Over the past year, more than a few Iran watchers have argued that the internal contradictions within Iran's opposition movement doom it to failure and that, as a result, Washington has no alternative but to engage with Iran's ayatollahs. Similarly, some media outlets, in reporting the Green Movement's lackluster showing during Ashura celebrations in mid-December, have suggested that Iran's once-vibrant democracy drive has run out of gas. Still others have concluded that, at least when it comes to mobilization and mass protest, the Green Movement should now be considered largely defunct.
But is it? Unquestionably, the wave of opposition that swept over Iran in the summer of 2009 has receded significantly. Organizationally, Iranian democrats' lack of sustained leadership and the absence of a unifying common vision have served to undermine their long-term cohesion. Practically, these opposition activists gradually have been cowed into passivity by the widespread brutality of the regime's domestic militia, the Basij. Any yet, if the Iranian government's recent machinations are any indication, the powers-that-be in Tehran are far less certain than are Western foreign-policy experts that Iran's democratic impulses have withered on the vine.

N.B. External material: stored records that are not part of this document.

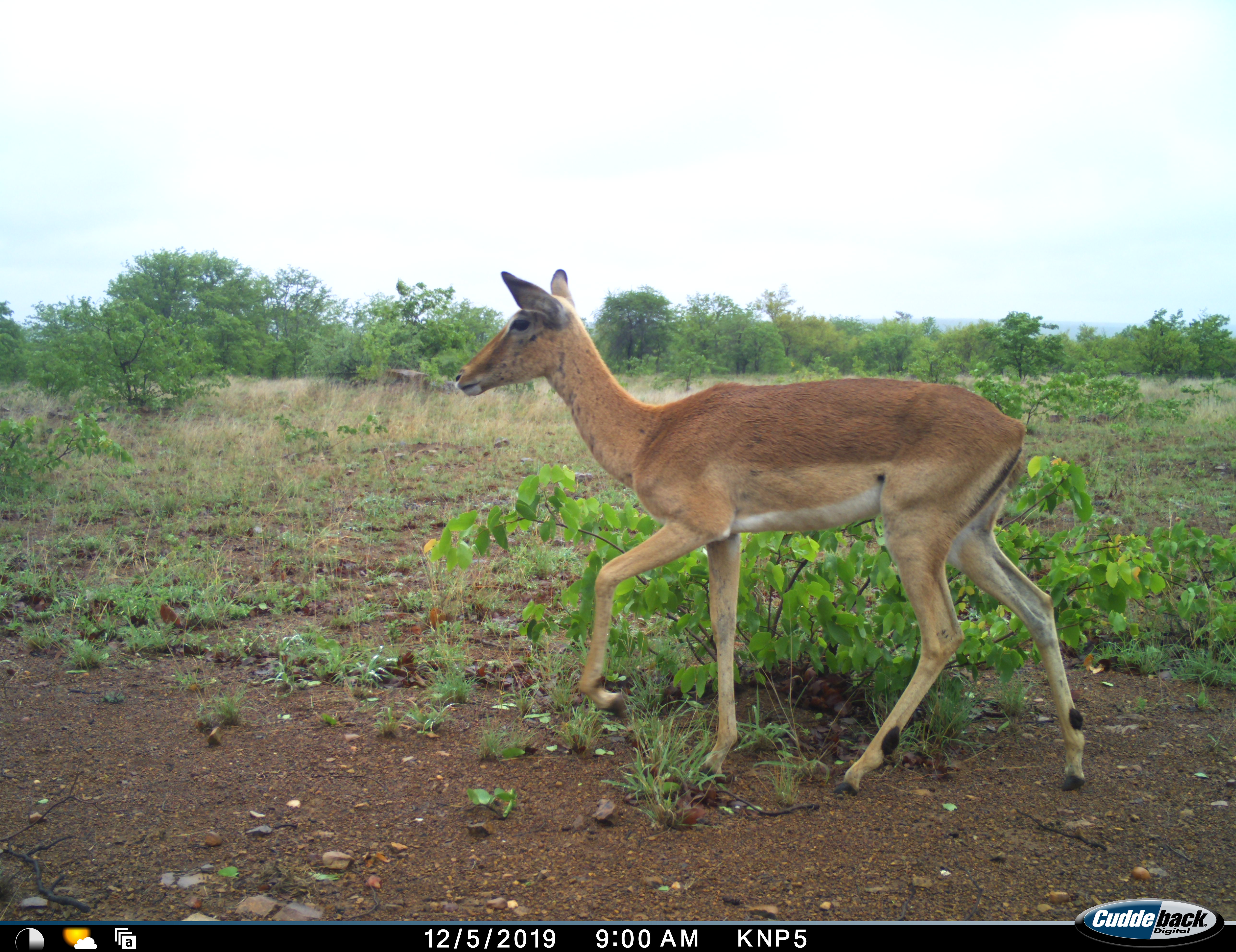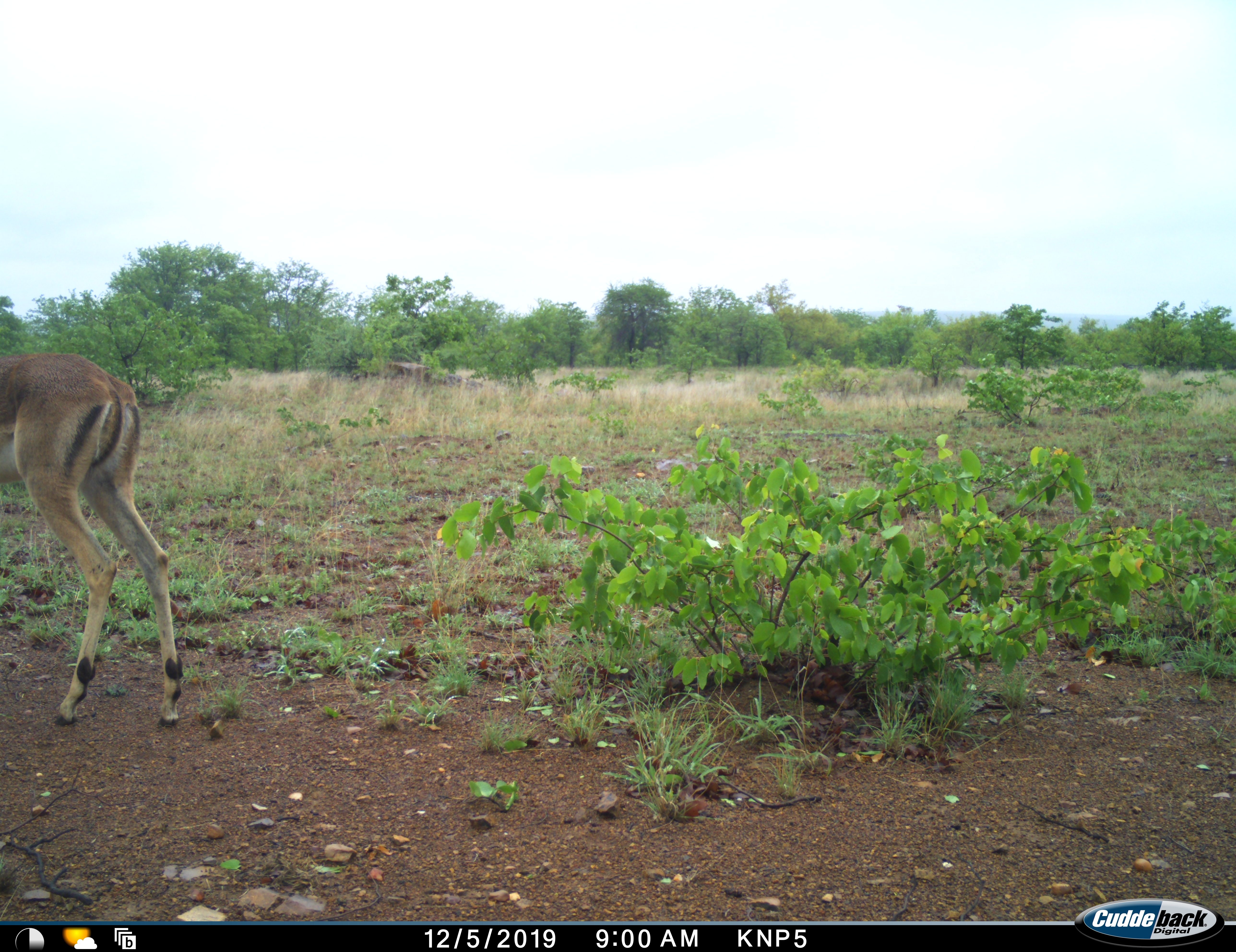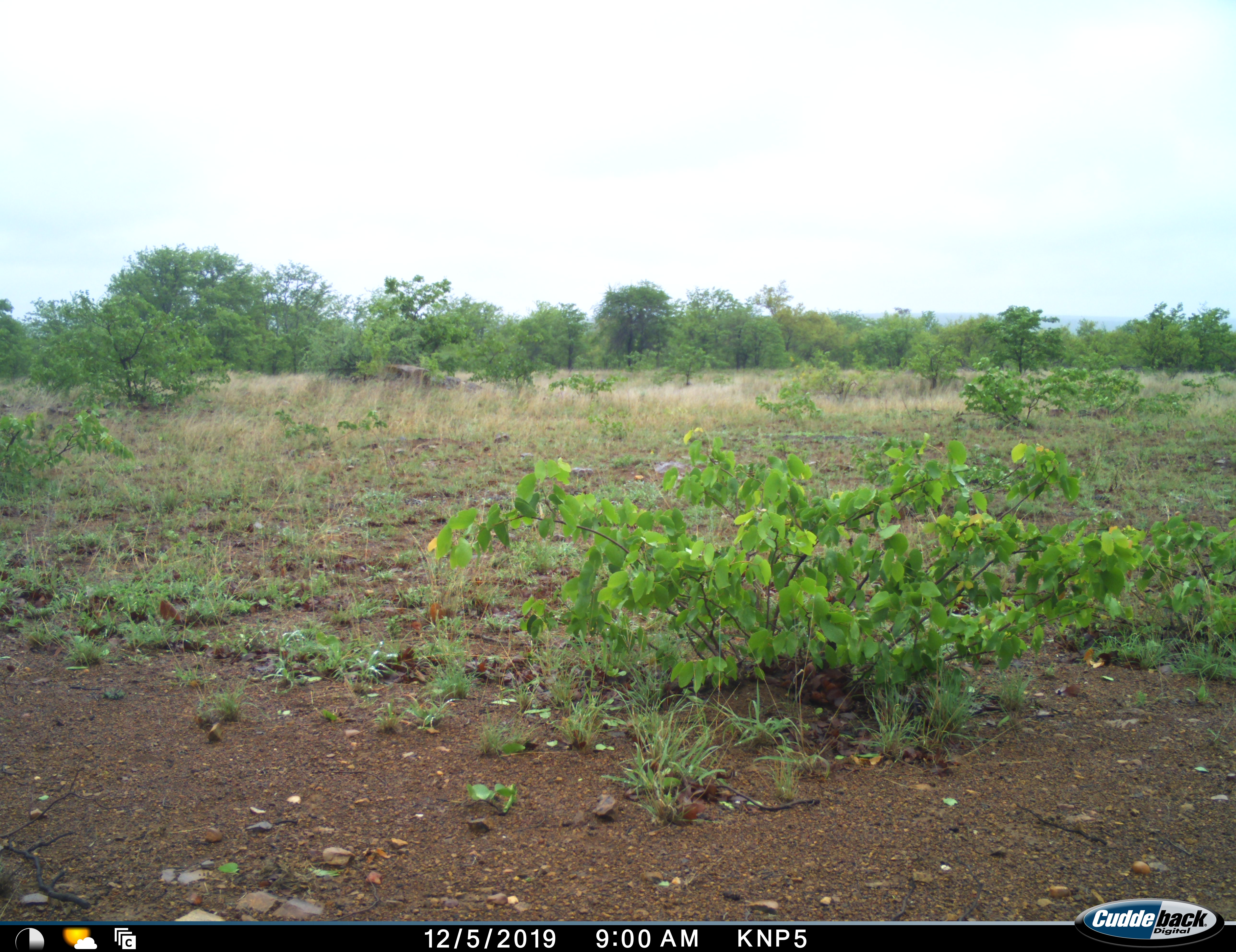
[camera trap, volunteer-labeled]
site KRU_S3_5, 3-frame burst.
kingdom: Animalia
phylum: Chordata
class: Mammalia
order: Artiodactyla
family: Bovidae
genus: Aepyceros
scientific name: Aepyceros melampus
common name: impala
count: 1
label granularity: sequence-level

To wit, Tehran's chief prosecutor, Abbas Jafari-Dolatabadi, announced plans this month to prosecute Mir Hossein Mousavi and Mehdi Kharroubi, the thwarted presidential candidates who went on to become the titular leaders of the Green Movement. "Leaders of the sedition will definitely be prosecuted," Mr. Jafari-Dolatabadi has confirmed, warning that "[t]he accusations against the sedition leaders are more than they think and they will understand when we issue our list of charges."
His comments came on the heels of a major speech by Supreme Leader Ali Khamenei, in which Iran's cleric-in-chief condemned the "seditionists" for having "hurt the Islamic Revolution and the people" by "conspiring and giving hope to the enemies." The broadside was seen by many as clerical sanction for a domestic purge. Not surprisingly, Iran's judiciary apparently is now under intense pressure to launch a legal offensive against the leadership of the Green Movement.

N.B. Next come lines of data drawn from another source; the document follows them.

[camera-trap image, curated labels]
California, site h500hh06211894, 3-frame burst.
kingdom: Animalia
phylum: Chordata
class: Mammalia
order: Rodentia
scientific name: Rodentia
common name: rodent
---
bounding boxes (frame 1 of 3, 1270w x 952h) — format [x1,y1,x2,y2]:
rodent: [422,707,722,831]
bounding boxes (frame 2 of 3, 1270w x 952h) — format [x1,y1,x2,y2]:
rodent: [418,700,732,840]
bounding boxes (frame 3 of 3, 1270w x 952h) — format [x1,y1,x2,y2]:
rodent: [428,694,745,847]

As part of that effort, regime authorities have formally forbidden Iranian opposition leaders from traveling abroad. Mousa Qorbani, a member of the Judicial Committee in Iran's legislature, recently told a state-run television program that Messrs. Mousavi and Kharroubi, along with reformist former president Mohamad Khatami, have been deemed "mohareb" (opponents of God) by the Iranian regime, and as a result "are henceforth barred from leaving" the country.
Iranian conservatives are even seeking to rig next year's legislative elections on the premise that pro-reform candidates are "traitors" who want to overthrow the current clerical regime. High-profile hard-liners such as Ayatollah Ahmad Jannati—who heads Tehran's influential constitutional watchdog, the Guardian Council—have called for barring politicians from participating in the March 2012 polls if they advocate even incremental changes to the functioning of the Islamic Republic.
This flurry of renewed anti-opposition activism speaks volumes. If the Green Movement were truly a spent force, Iranian officials would be far less preoccupied with containing and discrediting its remnants. And if Iran's reformist politicians were as marginal as they are commonly portrayed, their political participation would pose no challenge to the legitimacy or the stability of the Islamic Republic.
That Iran's leaders appear to believe otherwise suggests that they understand well what many in the West do not: the Green Movement itself may be on the ropes, but the larger urge for democracy that it represents isn't dead. It is simply hibernating.